_Given records_:
Content starts

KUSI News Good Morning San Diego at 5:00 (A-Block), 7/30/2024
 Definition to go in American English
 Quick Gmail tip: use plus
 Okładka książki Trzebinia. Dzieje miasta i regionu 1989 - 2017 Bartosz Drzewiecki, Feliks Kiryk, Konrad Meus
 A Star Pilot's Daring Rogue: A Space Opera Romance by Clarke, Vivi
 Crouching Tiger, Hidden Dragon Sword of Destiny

Content ends

_Work instruction_: The required output is the line containing "Okładka książki Trzebinia." through the last line of the records above, each copied exactly and nothing more.

_Answer below_:
 Okładka książki Trzebinia. Dzieje miasta i regionu 1989 - 2017 Bartosz Drzewiecki, Feliks Kiryk, Konrad Meus
 A Star Pilot's Daring Rogue: A Space Opera Romance by Clarke, Vivi
 Crouching Tiger, Hidden Dragon Sword of Destiny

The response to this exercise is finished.